• TASK DIRECTIONS:
In every row below, substitute "nearest" for "closest" and reproduce the text otherwise unchanged. Omit the pictures.

• Data extracted from a collection:

• • • • •

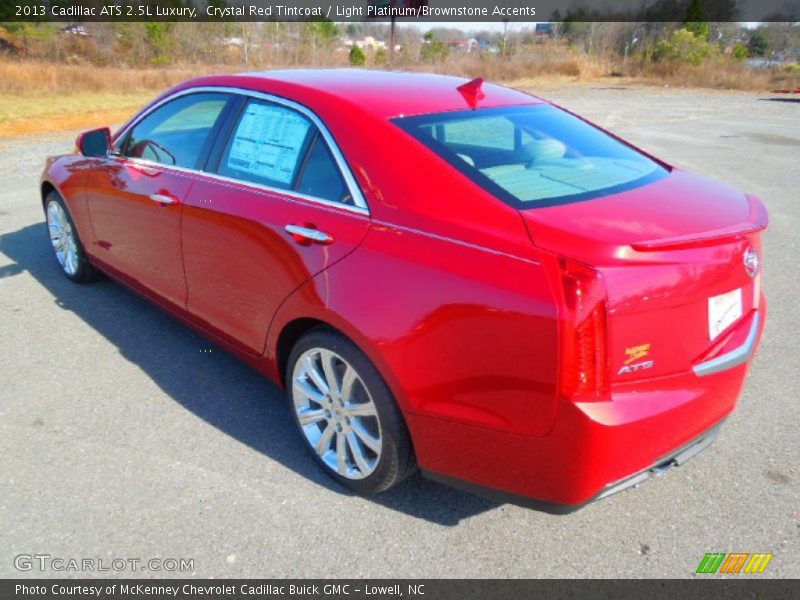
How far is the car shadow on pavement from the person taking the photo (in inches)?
114

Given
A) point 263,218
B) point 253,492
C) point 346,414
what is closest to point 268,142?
point 263,218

• • • • •

• OUTPUT OF THE TASK:
How far is the car shadow on pavement from the person taking the photo (in inches)?
114

Given
A) point 263,218
B) point 253,492
C) point 346,414
what is nearest to point 268,142?
point 263,218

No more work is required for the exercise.